Tips and Tricks

This section contains a number of tips to optimise Go code.

Reduce allocations

Make sure your APIs allow the caller to reduce the amount of garbage generated.

Consider these two Read methods

func (r *Reader) Read() ([]byte, error)
func (r *Reader) Read(buf []byte) (int, error)

The first Read method takes no arguments and returns some data as a []byte. The second takes a []byte buffer and returns the amount of bytes read.

The first Read method will always allocate a buffer, putting pressure on the GC. The second fills the buffer it was given.

Exercise: Can you name examples in the std lib which follow this pattern?

strings vs []bytes

In Go string values are immutable, []byte are mutable.

Most programs prefer to work string, but most IO is done with []byte.

Avoid []byte to string conversions wherever possible, this normally means picking one representation, either a string or a []byte for a value. Often this will be []byte if you read the data from the network or disk.

The bytes package contains many of the same operations— Split, Compare, HasPrefix, Trim, etc—as the strings package.

Under the hood strings uses same assembly primitives as the bytes package.

Using []byte as a map key

It is very common to use a string as a map key, but often you have a []byte.

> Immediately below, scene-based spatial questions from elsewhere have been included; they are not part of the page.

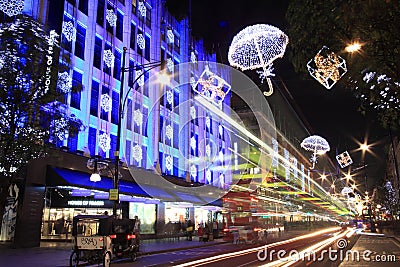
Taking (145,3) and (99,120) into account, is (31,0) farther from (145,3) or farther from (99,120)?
(145,3)

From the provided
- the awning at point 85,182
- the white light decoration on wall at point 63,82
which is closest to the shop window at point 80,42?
the awning at point 85,182

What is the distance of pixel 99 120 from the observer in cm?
3005

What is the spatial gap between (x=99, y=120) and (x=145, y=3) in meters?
16.0

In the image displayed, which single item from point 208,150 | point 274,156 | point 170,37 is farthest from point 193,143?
point 274,156

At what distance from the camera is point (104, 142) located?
98.6 ft

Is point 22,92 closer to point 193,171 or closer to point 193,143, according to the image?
point 193,171

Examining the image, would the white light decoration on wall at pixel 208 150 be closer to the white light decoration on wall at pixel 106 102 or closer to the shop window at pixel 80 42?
the white light decoration on wall at pixel 106 102

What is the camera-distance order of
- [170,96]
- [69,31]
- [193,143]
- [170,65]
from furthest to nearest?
1. [193,143]
2. [170,65]
3. [170,96]
4. [69,31]

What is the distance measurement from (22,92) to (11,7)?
1437cm

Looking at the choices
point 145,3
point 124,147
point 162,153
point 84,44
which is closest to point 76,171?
point 124,147

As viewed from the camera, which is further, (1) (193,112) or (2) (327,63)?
(1) (193,112)

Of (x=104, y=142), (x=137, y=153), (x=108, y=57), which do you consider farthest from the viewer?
(x=137, y=153)

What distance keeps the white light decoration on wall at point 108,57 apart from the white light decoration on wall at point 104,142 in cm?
630

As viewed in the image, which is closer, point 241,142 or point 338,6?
point 338,6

The compiler implements a specific optimisation for this case

var m map[string]string
v, ok := m[string(bytes)]

This will avoid the conversion of the byte slice to a string for the map lookup. This is very specific, it won't work if you do something like

key := string(bytes)
val, ok := m[key]

Optimise string concatenation

Go strings are immutable. Concatenating two strings generates a third. Which of the following is fastest?

s := request.ID
s += " " + client.Addr().String()
s += " " + time.Now().String()
r = s

var b bytes.Buffer
fmt.Fprintf(&b, "%s %v %v", request.ID, client.Addr(), time.Now())
r = b.String()

r = fmt.Sprintf("%s %v %v", request.ID, client.Addr(), time.Now())

b := make([]byte, 0, 40)
b = append(b, request.ID...)
b = append(b, ' ')
b = append(b, client.Addr().String()...)
b = append(b, ' ')
b = time.Now().AppendFormat(b, "2006-01-02 15:04:05.999999999 -0700 MST")
r = string(b)

% go test -bench=. ./examples/concat/

Bonus question: All four benchmarks got slower from Go 1.10 to Go 1.11 on this Mac. Any ideas why?

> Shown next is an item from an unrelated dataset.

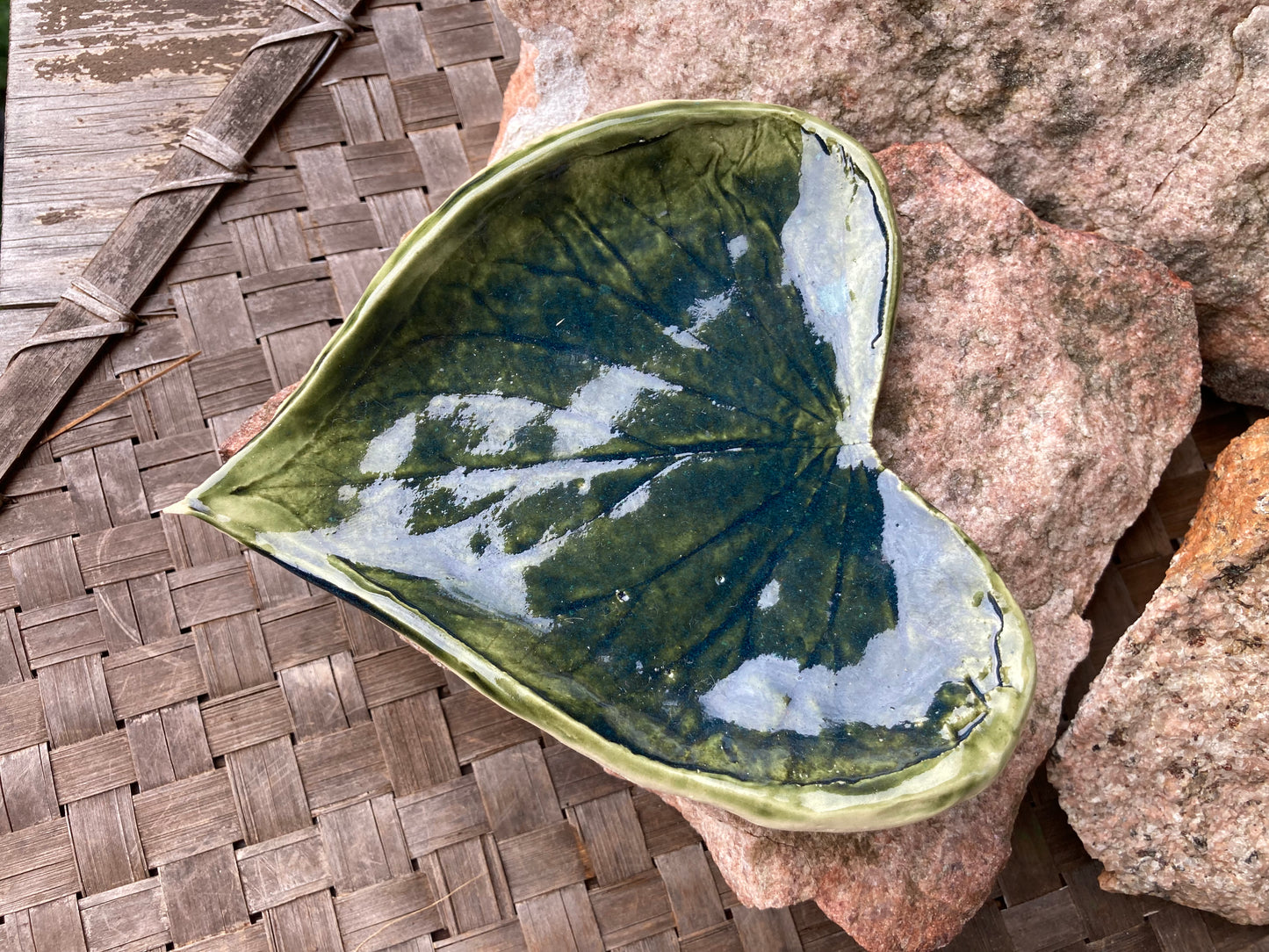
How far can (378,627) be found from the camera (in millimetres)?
1179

Preallocate slices if the length is known

Append is convenient, but wasteful.

Slices grow by doubling up to 1024 elements, then by approximately 25% after that. What is the capacity of b after we append one more item to it?

func main() {
        b := make([]int, 1024)
        b = append(b, 99)
        fmt.Println("len:", len(b), "cap:", cap(b))
}

If you use the append pattern you could be copying a lot of data and creating a lot of garbage.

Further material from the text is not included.